What is the disease affecting the American healthcare system?  Think back, start with the most consistent criticism of healthcare in America these past 20 or 30 years: there is no one with time to talk to us we are sick.  “I can't get time with my doctor/nurse/PA.”  “No one calls me back.”  This has been the complaint and it started before the problem of the underinsured and uninsured blossomed.

 

Why this complaint?

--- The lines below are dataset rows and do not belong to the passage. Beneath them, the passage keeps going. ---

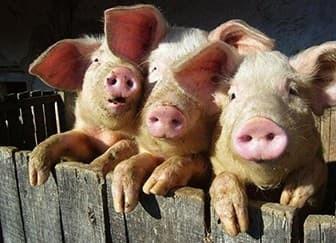 Ставрополь.На миллиарды оштрафует свиноферму.За отходы.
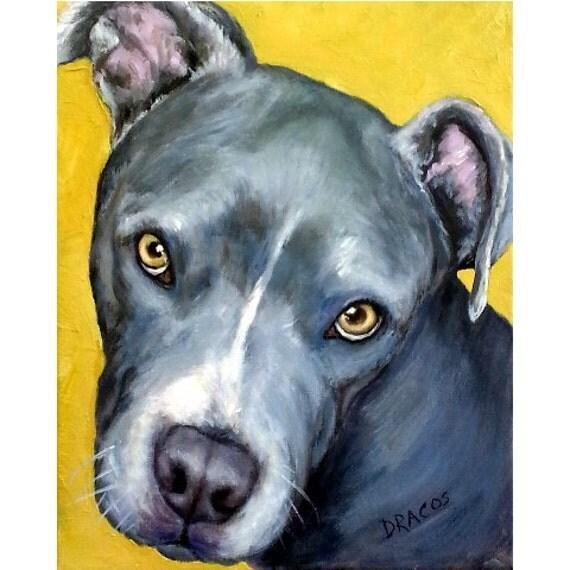 Pit Bull Dog Art Print Blue Pit Bull Face On Gold By Dottie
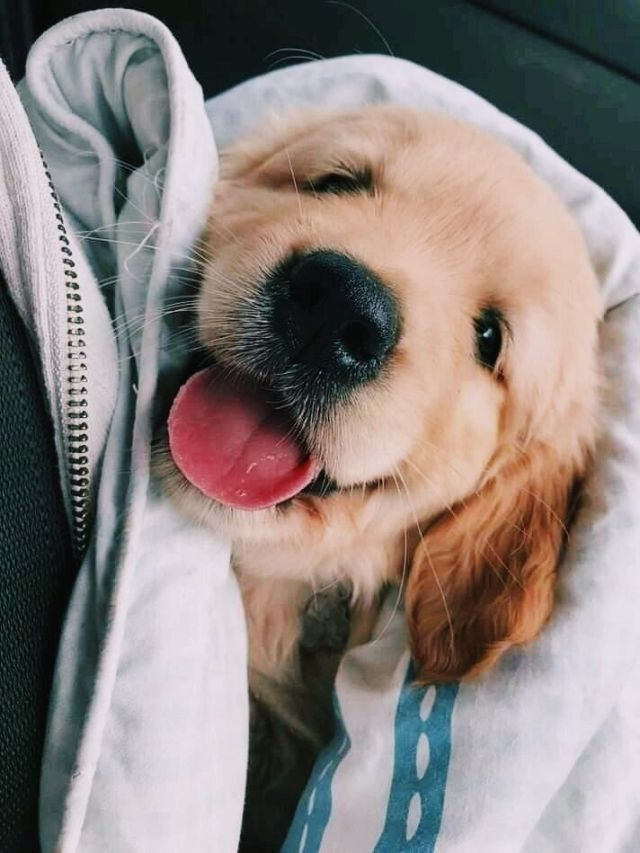 Cute golden retriever #animalesbebébonitos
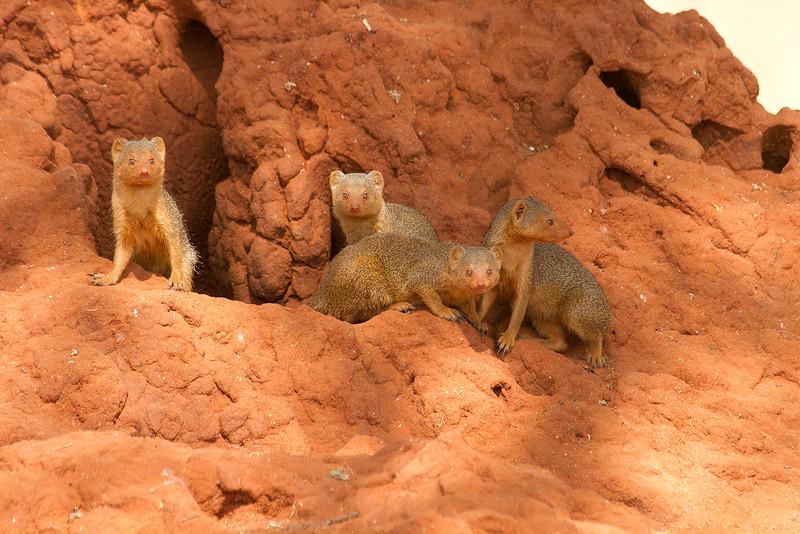 Grupo de mangostas enanas en un termitero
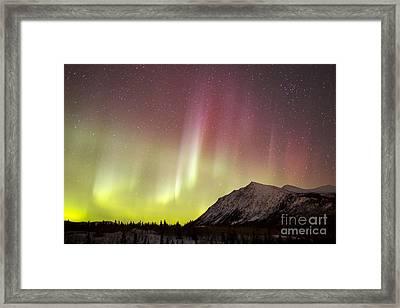 Red Aurora Borealis Over Carcross Framed Print by Joseph Bradley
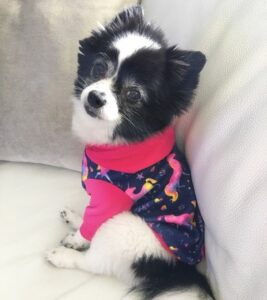 Lola sitting on a couch in a sweater
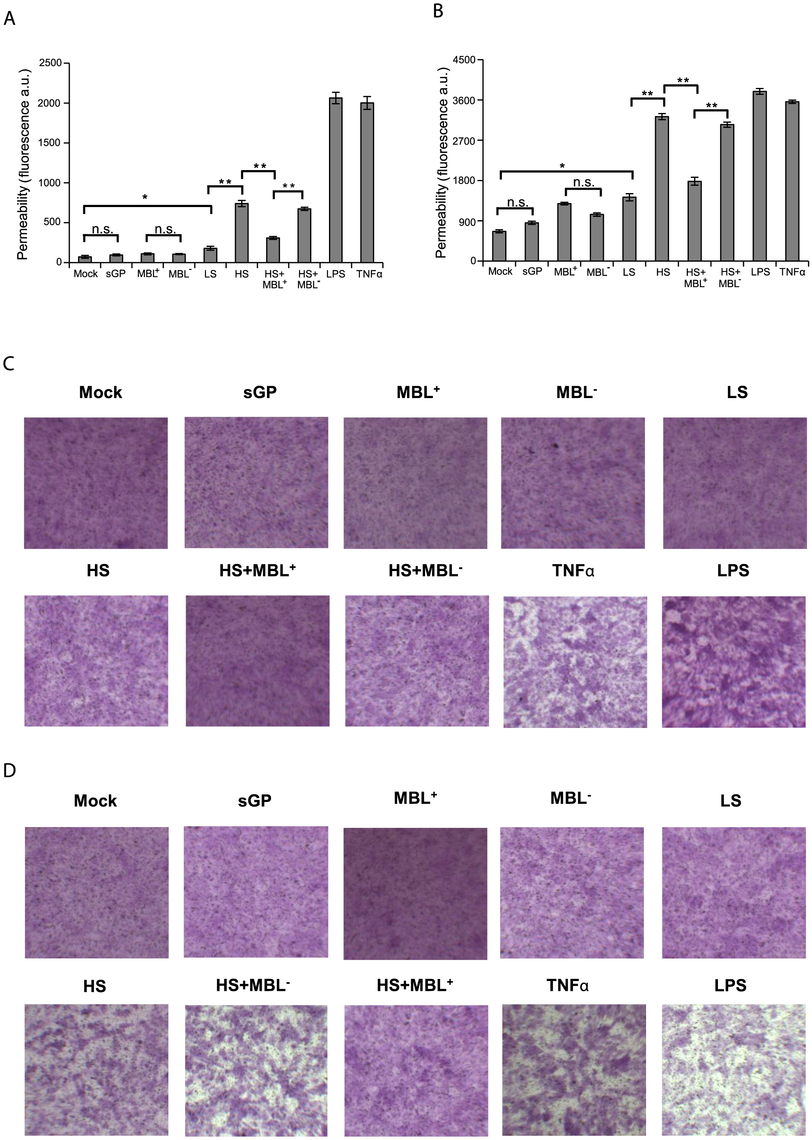 EBOV Shed GP increases cell permeability of HUVEC in vitro.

Because 30 years ago the health insurance industry stopped purchasing healthcare.   Healthcare is the process of providers guiding patients through the growing maze of tests and treatments, of helping us make the right choices at the right time.  Healthcare is the provider-patient relationship that is the brains behind the brawn of thehealthcare services that providers may order - the tests, surgeries, drugs and high-tech treatments.   In the 1980s Health plans began deeply discounting payment for “evaluation and management” services, yet they continued to pay for most healthcare services (procedures, tests, hospitalizations, etc). 

 

Consequently, those in the primary care specialties who used to be our guides (doctors, nurses, etc) have become too busy seeing too many patients and doing too much paperwork, and their treatment options have been restricted by managed care medical directors.  Some of us can use procedural revenues to offset “pro bono” time with patients in our offices, but we are too few and primary care physicians do not have this ability – they depend primarily on revenues generated by face to face time with patients. 

 

Set adrift in a sea of confusing, expensive, and vigorously marketed health services options, Americans have been making the wrong health choices en masse, blowing our healthcare budget and now threatening to bankrupt Medicare. 

 

Healthcare may be the beating heart of a good healthcare system, yet it is not something congress can give us, nor is it something our new president can give us because it happens in doctors’ offices, nurses’ offices, physical therapy offices, mental health professionals’ offices, one patient, one disease at a time.  It follows that healthcare reform will come one patient, one disease, one decision at a time - or it will not come at all.   

 

 It is time to set aside the notion that we can simply legislate healthcare reform.  And let’s not delude ourselves that technology will save us in this decade.  Someday we may have enough information amassed in central data banks for the whiz-bang gadgets of health informatics to guide healthcare decision making based on readings taken from patients by machines.  That is years away.  

 

Our healthcare reform effort must stimulate and support good healthcare decision making at the point of service.  Regardless of how we pay for it, we must be sure to buy this – and soon.  The leaders of President Obama’s healthcare effort must understand that face to face time between provider and patient is what creates value in healthcare, they must make good decision-making the core product of American healthcare by rewarding it well enough that many smart people will again be able to spend the time to do it well. 

 
We are about bringing back healthcare, because effective healthcare reform can only happen one patient, one disease, one decision at a time seems to be where I am headed with this.  

 

This is not about preserving individual rights of patients to control their destinies, and it is not about nostalgia for the "Good old days of medicine" (I was not here for the good old days).  It is not about lining the pockets of primary care doctors – check in with your nearest primary care provider and any such concern will be erased.  It is about salvaging good healthcare in America.